Le grand Chef, animé de sentiments hostiles,
Avait, depuis longtemps, vers des tribus dociles
Dépêché des guerriers.
                          ― « Allez, avait-il dit,
Pendant que sur nos bords l’âpre hiver engourdit,
Comme des ours frileux, tous les Pâles-Visages.
Allez donner l’éveil aux nations sauvages.
Qu’elles viennent à nous avec flèche et carquois,
Nous prendrons l’étranger qui veut prendre nos bois. »

Et munis de leurs arcs, montés sur leurs raquettes,
Les traîtres envoyés aux tribus inquiètes
Allèrent annoncer, dans les cantons voisins
Du fier Donnacona les perfides desseins.

Cartier près de l’enceinte à pas lents se promène.
Il craint que le guerrier n’arrive et le surprenne.
Il a vu près de lui plusieurs des siens mourir,
Et lui-même, bientôt peut-être, il va périr,
Car le ciel, qu’il invoque avec persévérance,
Semble voir ses malheurs d’un oeil d’indifférence.

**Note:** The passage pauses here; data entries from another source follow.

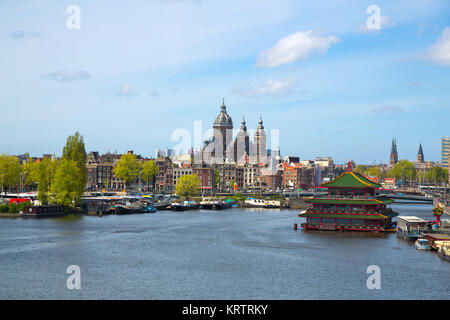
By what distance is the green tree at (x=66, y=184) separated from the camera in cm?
12256

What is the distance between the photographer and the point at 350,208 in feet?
300

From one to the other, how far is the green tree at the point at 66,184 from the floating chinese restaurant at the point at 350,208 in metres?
50.5

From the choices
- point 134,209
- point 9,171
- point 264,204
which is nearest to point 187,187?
point 264,204

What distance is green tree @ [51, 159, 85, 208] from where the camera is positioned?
12256 cm

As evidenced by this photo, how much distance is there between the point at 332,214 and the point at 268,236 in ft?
32.6

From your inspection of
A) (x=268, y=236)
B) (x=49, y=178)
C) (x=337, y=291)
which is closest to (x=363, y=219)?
(x=268, y=236)

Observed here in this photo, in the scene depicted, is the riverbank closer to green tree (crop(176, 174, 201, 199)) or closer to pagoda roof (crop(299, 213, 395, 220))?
pagoda roof (crop(299, 213, 395, 220))

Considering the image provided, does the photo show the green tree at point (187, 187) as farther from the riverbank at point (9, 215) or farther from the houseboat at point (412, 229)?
the houseboat at point (412, 229)

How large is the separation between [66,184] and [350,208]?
2224 inches

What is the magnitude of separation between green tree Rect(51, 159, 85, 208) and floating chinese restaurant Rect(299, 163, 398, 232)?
166 ft

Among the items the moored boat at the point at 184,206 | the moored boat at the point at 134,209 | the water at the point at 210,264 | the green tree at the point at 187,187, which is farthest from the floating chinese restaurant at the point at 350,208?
the green tree at the point at 187,187

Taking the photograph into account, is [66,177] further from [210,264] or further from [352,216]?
[210,264]
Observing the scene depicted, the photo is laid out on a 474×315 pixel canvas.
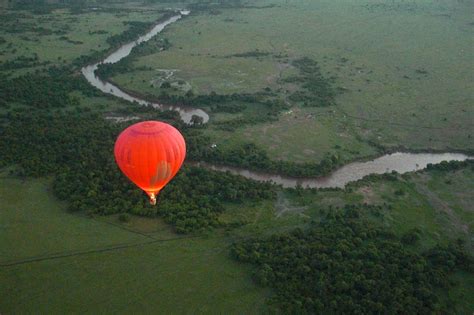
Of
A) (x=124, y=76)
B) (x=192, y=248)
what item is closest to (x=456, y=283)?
(x=192, y=248)

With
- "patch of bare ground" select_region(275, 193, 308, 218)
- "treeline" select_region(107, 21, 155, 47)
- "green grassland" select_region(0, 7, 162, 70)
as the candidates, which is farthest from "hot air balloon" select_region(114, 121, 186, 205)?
"treeline" select_region(107, 21, 155, 47)

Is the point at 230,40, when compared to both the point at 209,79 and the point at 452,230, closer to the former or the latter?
the point at 209,79

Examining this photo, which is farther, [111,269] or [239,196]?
[239,196]

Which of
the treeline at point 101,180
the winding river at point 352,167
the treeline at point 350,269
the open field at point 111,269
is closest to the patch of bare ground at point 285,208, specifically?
the treeline at point 101,180

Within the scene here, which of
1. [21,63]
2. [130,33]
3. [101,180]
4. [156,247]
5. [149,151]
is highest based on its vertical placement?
[149,151]

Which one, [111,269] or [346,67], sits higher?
[346,67]

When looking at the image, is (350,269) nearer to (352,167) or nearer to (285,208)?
(285,208)

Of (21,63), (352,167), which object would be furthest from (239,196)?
(21,63)
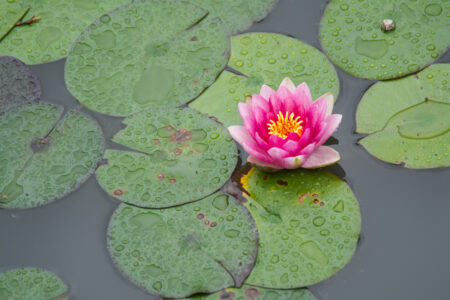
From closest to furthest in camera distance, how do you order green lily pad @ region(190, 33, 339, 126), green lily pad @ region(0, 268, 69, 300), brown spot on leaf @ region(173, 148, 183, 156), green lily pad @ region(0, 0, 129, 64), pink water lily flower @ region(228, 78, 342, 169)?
1. green lily pad @ region(0, 268, 69, 300)
2. pink water lily flower @ region(228, 78, 342, 169)
3. brown spot on leaf @ region(173, 148, 183, 156)
4. green lily pad @ region(190, 33, 339, 126)
5. green lily pad @ region(0, 0, 129, 64)

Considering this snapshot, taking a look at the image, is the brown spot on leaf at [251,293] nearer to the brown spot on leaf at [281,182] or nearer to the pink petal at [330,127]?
the brown spot on leaf at [281,182]

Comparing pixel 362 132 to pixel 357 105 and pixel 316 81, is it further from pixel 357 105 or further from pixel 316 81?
pixel 316 81

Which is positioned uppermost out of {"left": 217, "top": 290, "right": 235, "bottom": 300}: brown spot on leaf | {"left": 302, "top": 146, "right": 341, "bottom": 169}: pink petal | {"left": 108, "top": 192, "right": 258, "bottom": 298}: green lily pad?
{"left": 302, "top": 146, "right": 341, "bottom": 169}: pink petal

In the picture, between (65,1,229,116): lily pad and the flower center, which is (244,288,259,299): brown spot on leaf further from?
(65,1,229,116): lily pad

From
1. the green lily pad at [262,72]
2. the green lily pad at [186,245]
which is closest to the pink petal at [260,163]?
the green lily pad at [186,245]

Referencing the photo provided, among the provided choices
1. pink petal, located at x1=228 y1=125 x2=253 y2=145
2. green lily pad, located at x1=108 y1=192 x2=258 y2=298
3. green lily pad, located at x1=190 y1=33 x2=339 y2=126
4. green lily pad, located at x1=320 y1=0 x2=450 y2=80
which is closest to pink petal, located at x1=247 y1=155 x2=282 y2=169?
pink petal, located at x1=228 y1=125 x2=253 y2=145

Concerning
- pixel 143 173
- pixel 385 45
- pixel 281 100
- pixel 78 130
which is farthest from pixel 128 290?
pixel 385 45
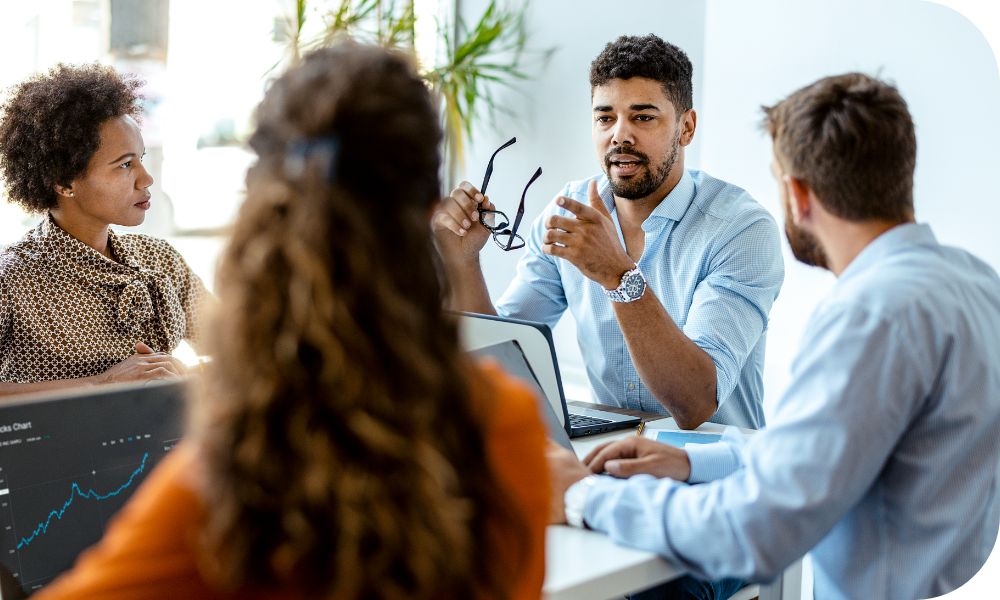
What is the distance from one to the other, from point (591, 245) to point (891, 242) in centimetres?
79

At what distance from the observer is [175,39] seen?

Pendant qu’il est en proie à la crainte, à l’ennui,
Un vieux chasseur sauvage arrive près de lui :

― « Grand Chef des Blancs, dit-il, non, tu n’es pas un traître ;
En ce moment heureux je dois le reconnaître.

Tu m’avais pris mes fils ; je les croyais perdus ;
Mais en noble guerrier tu me les as rendus.
J’ai marché bien longtemps pour te dire ma joie,
Car je ne vais pas vite, et sous les ans je ploie...
Mais ton visage est triste, et tu parais souffrir...
Je sais quel mal vous tue, et je puis le guérir.
Vois-tu cet arbre vert ? Va promptement. Recueille,
Et fais bouillir ensemble et l’écorce et la feuille,
Cela va te donner un breuvage enchanté,
Qui vous rendra bientôt la force et la santé.
Tu vois que l’Indien, détestant la vengeance,
N’a gardé dans son cœur que la reconnaissance. »

Cartier, tout stupéfait, reconnaît Tohrina,
Le père des captifs qu’en France il emmena.
Il le traite d’abord comme un noble convive,
Et chargé de présents le renvoie à sa rive.

« Gloire à Dieu ! Gloire à Dieu ! je le crie à genoux.
Oh ! qui dira jamais ce qu’Il a fait pour nous !
Nous étions expirants sur la plage étrangère,
Et nul ne secourait notre longue misère !
Nos ennemis passaient et riaient de nos maux.
Ils tressaillaient de joie en voyant nos tombeaux.

Et la mort nous semblait une faveur suprême.
Mais Dieu vient au secours du serviteur qui l’aime,
Et son ange attentif l’accompagne en tout lieu.
Dieu nous a secourus. Gloire à Dieu ! Gloire à Dieu ! »

Ainsi les matelots unissant leurs voix graves,
Comme des prisonniers qui brisent leurs entraves,
Au Dieu qui du fléau les avait délivrés,
Chantaient avec amour ces cantiques sacrés.